Looking to streamline its purchasing policy, Wellesley this week approved a new bylaw that will cut down the number of small-budget items that are brought to council for approval.

Coun. Jim Olender called for the review earlier this month, questioning why small items that are included in the budget must be approved again by council. He raised the topic again at Tuesday’s council meeting.

Under the original purchasing bylaw, any item in excess of $12,000 was to have been tendered out through public advertisements for bids. For items between $6,000 and $12,000, staff was required to get three written quotes. Those numbers have since been increased, and public bids will now only be required for purchases of more than $50,000. Three written quotes will now be required only for purchases of more than $10,000.

The way in which the system will work from this point forward will go something like this: the budget will be reviewed and passed by council; department heads will discuss major purchases with the director of finance; after the department head authorizes each applicable invoice, that expenditure will be cleared by the director of finance and a list of these major purchases will be posted on the council’s agenda for review.

Coun.
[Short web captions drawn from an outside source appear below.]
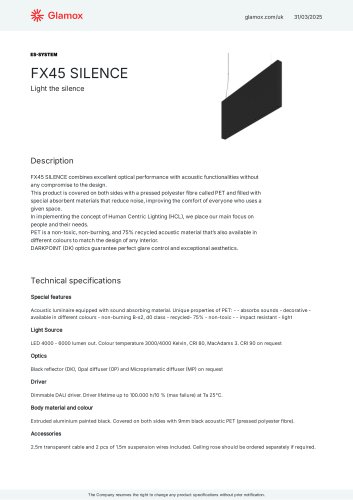 FX45 SILENCE
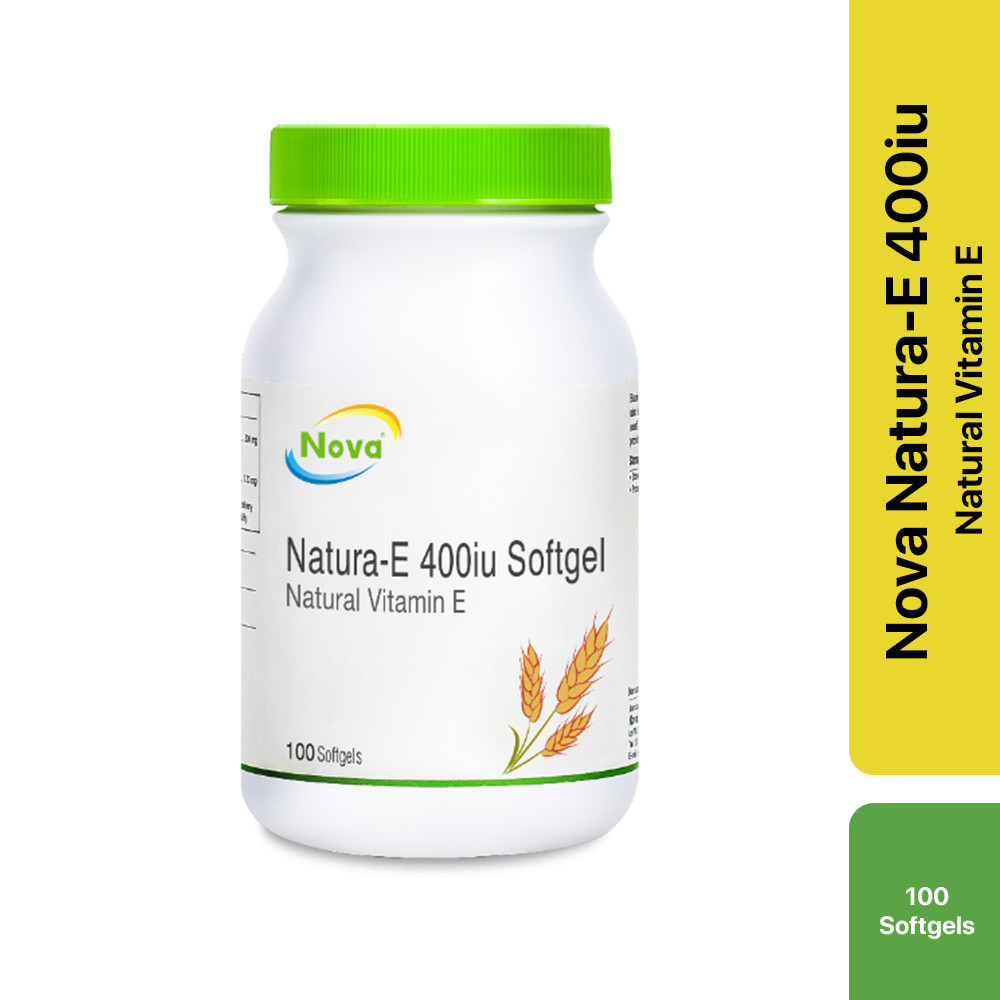 Nova Natura-E 400iu Softgel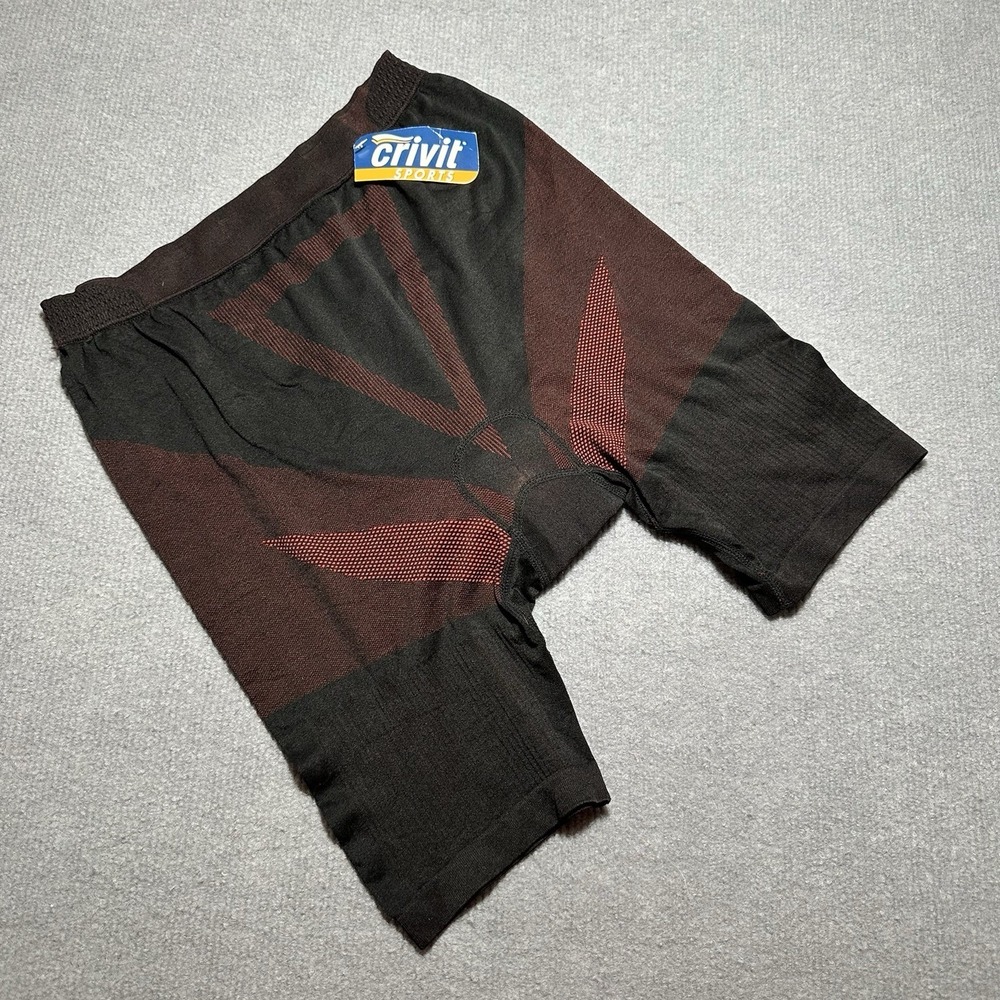 Crivit Sports Womens‎ Bike Performance Padded Shorts Large NWT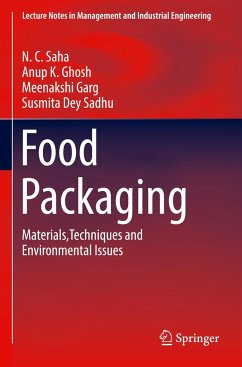 Food Packaging - Saha, N. C.;Ghosh, Anup K.;Garg, Meenakshi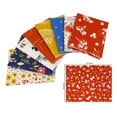 thumbnail image 5 of Soimoi 8 Pc Fat Quarter Bundle,Floral DitsyPrint 18"x 22"DIY Patchwork-100% CottonPre-Cut Quilting Fabric Multicolor, 5 of 7
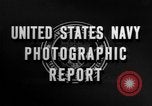 Image of USS Quincy Pacific Ocean, 1946, second 10 stock footage video 65675077711
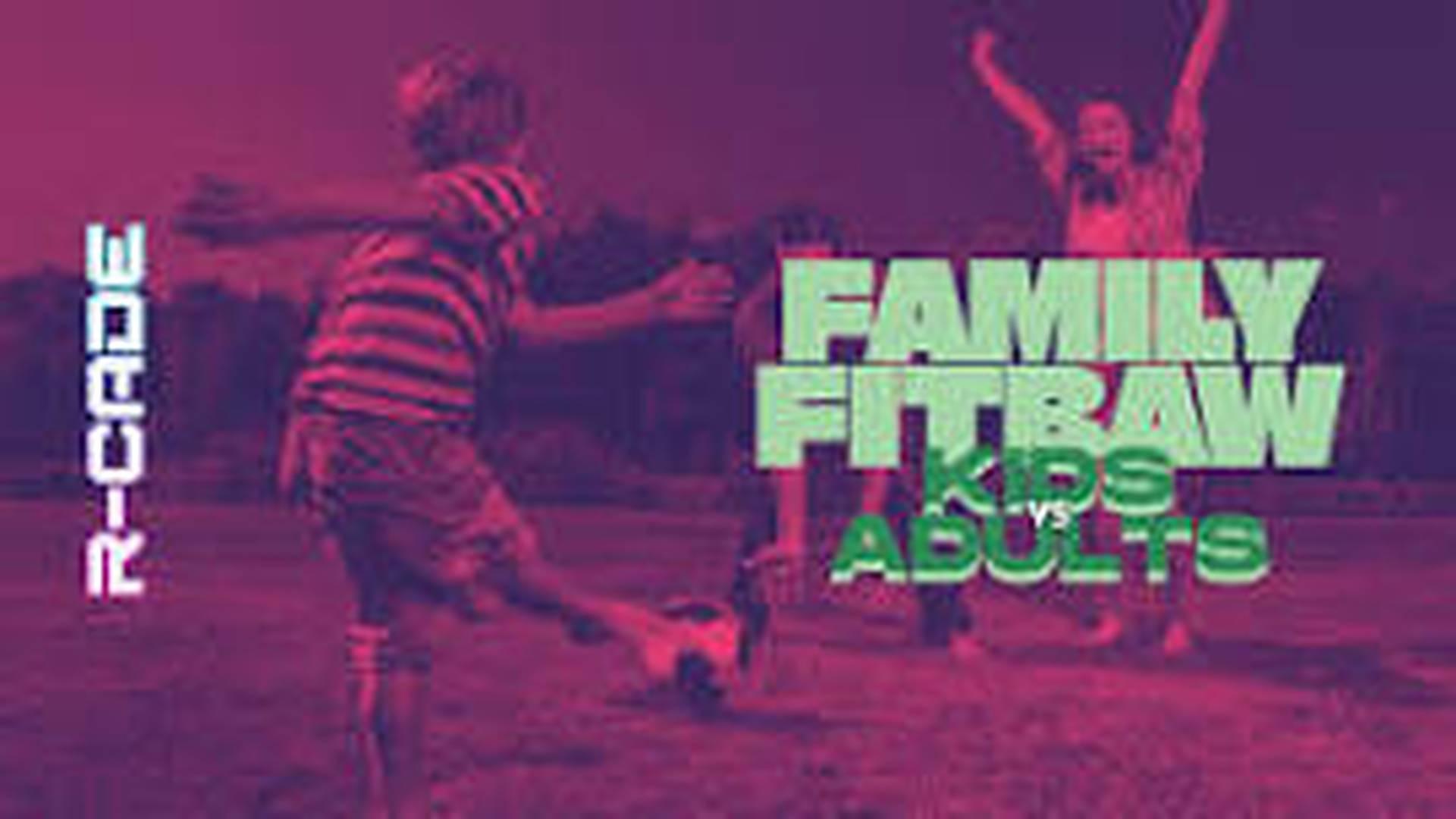 Family Fitbaw: Kids vs Adults photo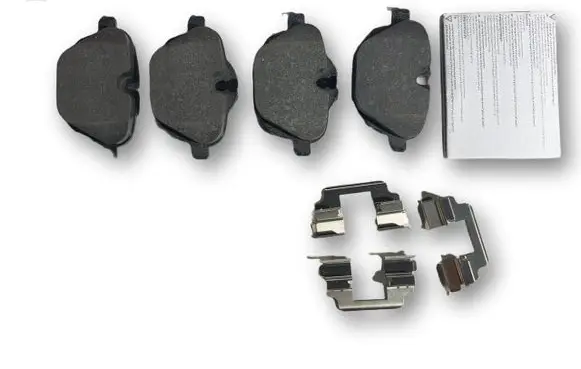 BMW 5 F10 F11 Brake pads (rear) 34218847062 34216862202 34216861543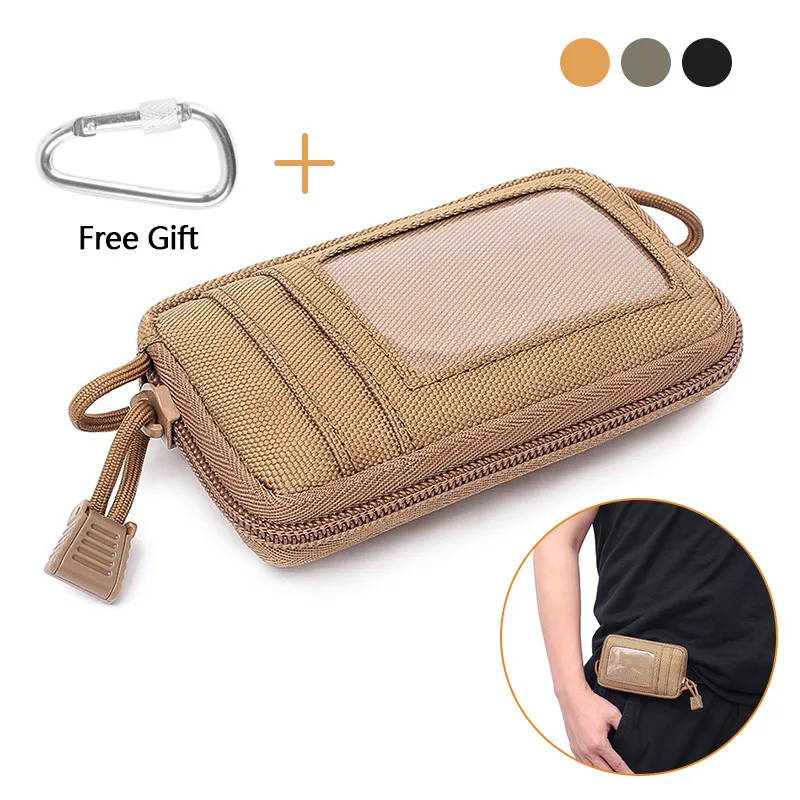 กระเป๋าคาดเอว EDC แบบยุทธวิธี  - Edc Deep Carry บทวิจารณ์และราคา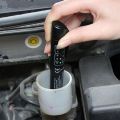 Rojey LED Auto Brake Fl-uid Tester Car Brake Fl-uid Moisture Detection Pen Oil Quality Diagnostic Tool. 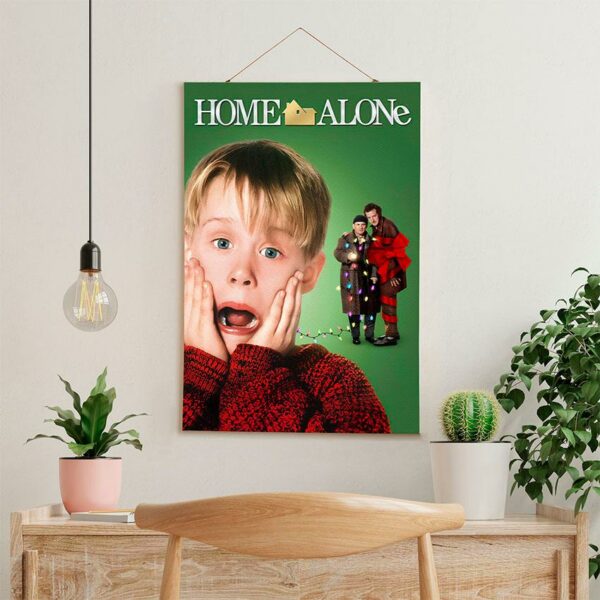 Постер на стіну з тканини «Один вдома. Кевін Маккалістер. Home Alone. Kevin McCallister»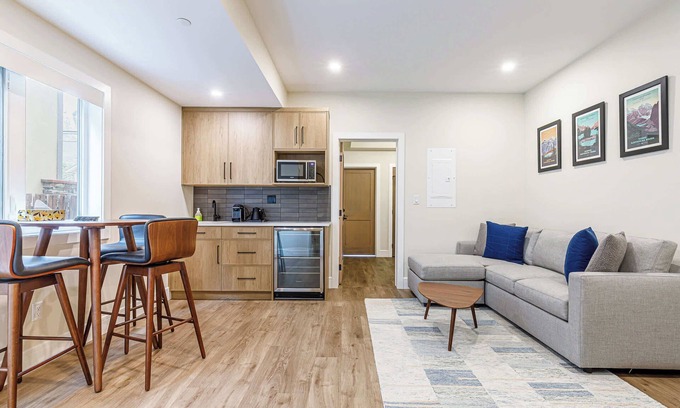 Teepee Town House | Aurora Lite - Brand new suite with private entrance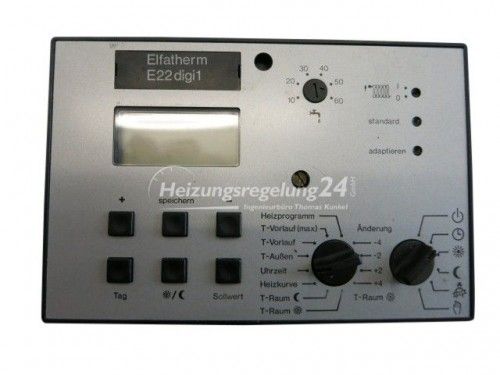 AEG E22 digi 1 Steuerung Regelung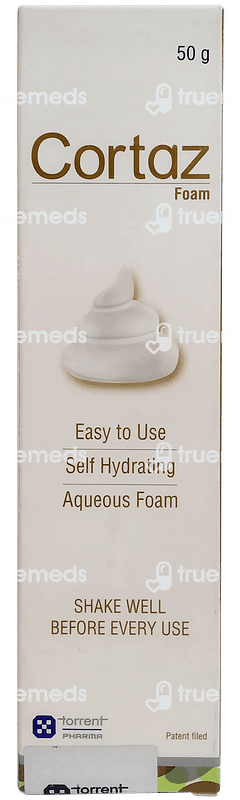 Cortaz Foam 50gm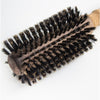 Cork Handle 65mm Round Professional Boar Bristle Brush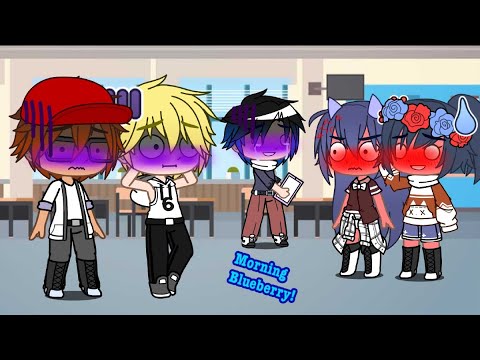 Morning Blueberry~!||MLB||AU||KagamiNette/MariGami||Ft.Nino,LukaDrien||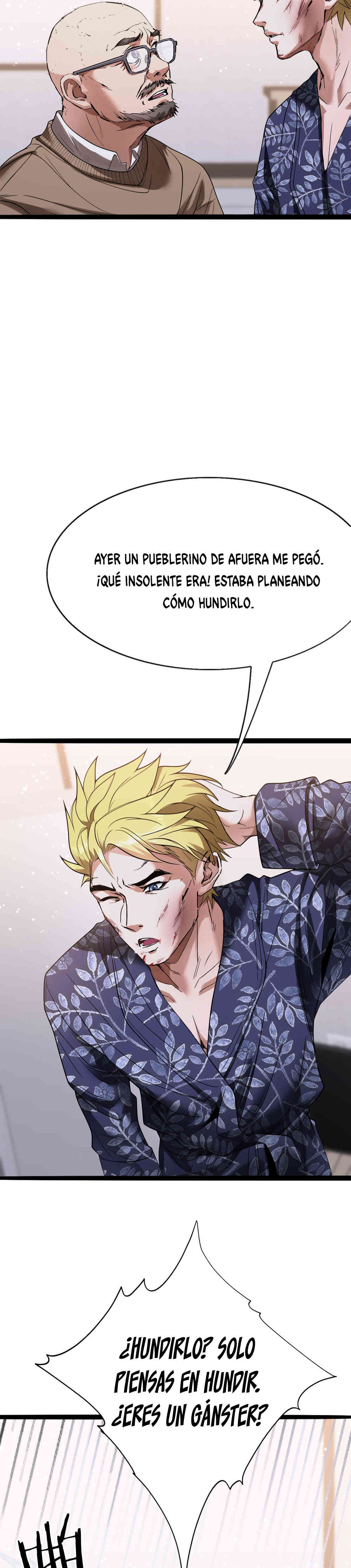 Soy un Magnate Divino, Es Lógico que Sea un Canalla, ¿No? Capítulo 21 - Page 23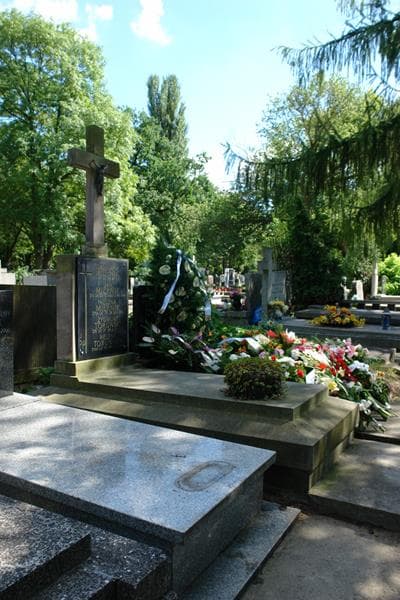 Zdjęcie grobu: Zygmunt Toruński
Herb Neher said he would still want staff to bring purchases forward to council for information, even if a motion isn’t required.

In Woolwich Township, staff is required to obtain two written quotes for purchases between $5,000 and $10,000, and three written quotes for purchases under $50,000. Sealed tenders and council approval are required for purchases over $50,000.

The purchasing bylaw was last revised in 2005; Olender said the new policy will stay in place for at least the next five years.

“We will look at the policy as it goes along to see how it works, but I think it will meet our needs because staff had their input and this is what they say will work for them.”

Township staff has been, and will be implementing checks and double checks to protect the township from any misuse of funds.

“Now it’s a bit more manageable,” Olender said in an interview. “Staff won’t be as cumbered by having to bring all these little decisions to council when it’s not necessary.”